[Objectif énoncé] Prolongez le texte consacré à Alain Krivine en reprenant juste après sa dernière phrase.

Alain Krivine est décédé le 12 mars 2022. La plupart des médias bourgeois ont salué la mémoire de « Krivine la cravate », ancien candidat aux élections présidentielles françaises de 1969 et 1974 : du Figaro à Libération, en passant par Le Monde et Marianne, toute la presse bourgeoise s’est fendue de son petit hommage à cette « figure de l’extrême-gauche » et surtout à celui qui « s’était présenté au suffrage des électeurs tout en dénonçant la “duperie” des élections » et a donc bien rendu service à la bourgeoisie française en cautionnant, de façon « critique » bien sûr, le cirque électoral. En cette période de campagne électorale, un tel rappel vaut bien un hommage à une personnalité qui n’a jamais menacé de quelque façon que ce soit l’ordre capitaliste dominant.
La liste des hommages rendus par les partis politiques démocratiques est d’ailleurs fort longue : de Nathalie Artaud à Jean-Luc Mélenchon, de Fabien Roussel à Pierre Moscovici, toute la Gauche y est allée de sa larme pour le « militant révolutionnaire » qui « n’a jamais renié ses convictions anticapitalistes et révolutionnaires » (N. Artaud). Et c’est bien là le problème.
Ces convictions qu’Alain Krivine n’aurait jamais reniées, quelles sont-elles ? La Jeunesse Communiste Révolutionnaire qui est devenue en 1969 la Ligue Communiste, puis en 1974 la Ligue Communiste Révolutionnaire, dont il a été le fondateur, le candidat à la présidence (deux fois !) et le porte-parole, est à l’origine une scission des Jeunesses Communistes et de l’Union des Étudiants Communistes, deux organisations du PCF ; cette scission du PCF ne s’est pas faite sur des critères programmatiques, mais sur le refus de soutenir la candidature de Mitterrand à la présidentielle de 1965 ainsi que l’indépendance de l’Algérie. Et Krivine n’est pas parti de ces organisations du fait de ses désaccords : réclamant « le droit de tendance » dans la JC, il en a été exclu.
Liée à la IVe Internationale et au courant trotskyste de Pierre Frank (Parti communiste internationaliste), la JCR débute son activité par un soutien aux manifestations contre la guerre du Vietnam et, dans les faits, par un soutien pur et simple à « l’Oncle Hô » Chi-Minh et à la guerre sous drapeau stalinien ; Krivine et son organisation n’ont dans les faits jamais dévié d’une ligne : soutenir le Bloc de l’Est et le stalinisme contre le bloc occidental ; en pratique, la LCR a soutenu le castrisme et le guévarisme, les sandinistes nicaraguayens, l’invasion russe de l’Afghanistan en 1979 (même si la « base » de l’organisation a sur ce sujet désavoué son « Bureau politique » !), le nationalisme palestinien, l’Irak de Saddam Hussein contre les « troupes impérialistes occidentales ». La logique de cette politique est claire : « dans la logique bourgeoise des trotskystes (pour lesquels il n’y a jamais eu depuis la Seconde Guerre mondiale qu’un seul bloc impérialiste, celui dominé par les États-Unis), « l’adversaire principal, le seul véritable, de tous les peuples et des travailleurs occidentaux, c’est l’impérialisme, qu’il soit américain, britannique ou français ». (1) Toujours, partout, Krivine et son organisation ont défendu le nationalisme, les États, les luttes entre cliques bourgeoises, la guerre, du moment qu’il s’agit de combattre les États-Unis et leurs alliés, et exclusivement eux. Ils ont constamment défendu, comme leur ancêtre stalinien le PCF, la nature soi-disant « socialiste » de l’URSS et de ses satellites. Partout, toujours, la LCR a poussé les prolétaires à choisir un camp dans les combats impérialistes, le camp soi-disant « socialiste » défendant les prétendues « conquêtes de 1917 ». On peut ajouter que dans l’actuelle guerre en Ukraine, l’héritier de la LCR, le NPA, appelle à la « solidarité avec le peuple ukrainien », ce qui marque en creux le soutien de cette organisation à l’État capitaliste ukrainien, comme tout va-t-en-guerre, contre l’internationalisme prolétarien défendu par Trotsky pendant la Première boucherie mondiale !

[Données brutes]

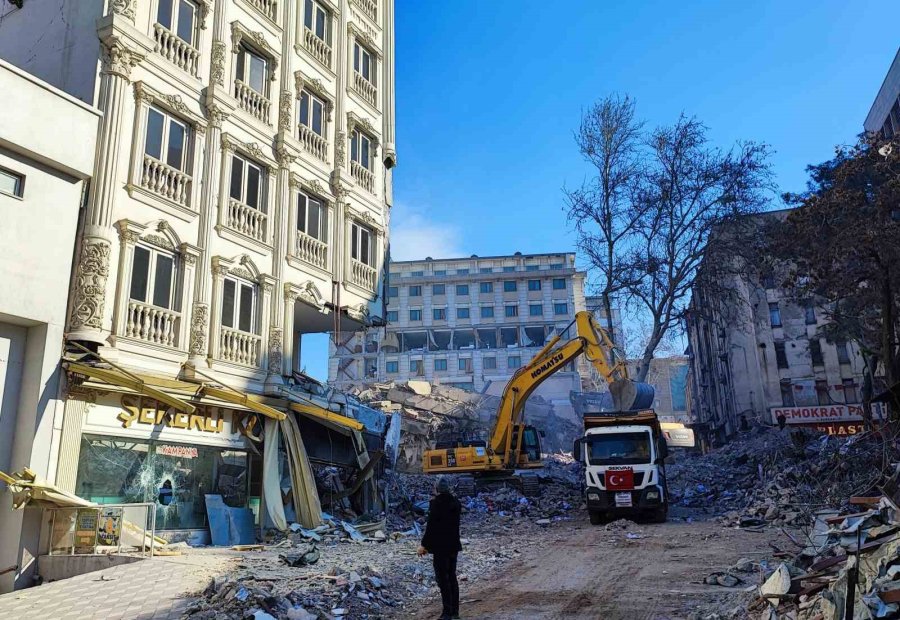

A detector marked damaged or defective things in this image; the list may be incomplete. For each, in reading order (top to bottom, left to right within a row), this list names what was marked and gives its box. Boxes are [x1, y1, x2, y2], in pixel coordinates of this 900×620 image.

multi-story damaged building [0, 0, 394, 572]
multi-story damaged building [326, 252, 588, 406]
multi-story damaged building [684, 211, 868, 448]
shattered storefront glass [74, 434, 248, 532]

[Réponse à la consigne]
Dans les luttes ouvrières, la LCR a toujours mis son action bourgeoise au service du sabotage par les syndicats, de l’isolement des prolétaires en lutte et des ouvriers combatifs : il n’est que de se souvenir de son engagement dans la grève de Mai 68, où elle a purement et simplement suppléé l’incapacité du PCF à encadrer le mouvement en soutenant l’action des syndicats, UNEF en tête, de son action dans l’enfermement de la lutte des ouvriers de Lip dans le piège de l’autogestion en 1973, dans la grève des cheminots de décembre 1986, lorsque la LCR a monté les « coordinations » pour faire le même travail contre-révolutionnaire que les syndicats décrédibilisés, isoler les roulants dans le corporatisme et empêcher les « éléments extérieurs » de participer aux AG cheminotes, (2) ou dans la lutte des infirmières en 1988 où la LCR a combattu la méfiance des grévistes envers les syndicats officiels en la détournant vers de nouvelles « coordinations » (c’est-à-dire vers le piège d’une pratique radicale du syndicalisme « de base »). (3) On se rappellera aussi des magouilles et du sabotage permanent des décisions des AG dans les comités chargés de les mettre en œuvre au cours de la lutte anti-CPE de 2006, alors même que les militants du CCI étaient calomniés en sous-main ou empêchés d’entrer dans les AG étudiantes pourtant ouvertes à tous, comme à Toulouse-Rangueil, (4) ou du soutien systématique à l’isolement et au dévoiement de la colère ouvrière dans toutes les actions stériles menée par les syndicats, que ce soit SUD ou la CGT, par exemple dans la lutte des enseignants parisiens en 2003, dans celle contre la réforme des retraites en 2010 ou dans la lutte menée contre la « pwofitasyon » en Guadeloupe la même année.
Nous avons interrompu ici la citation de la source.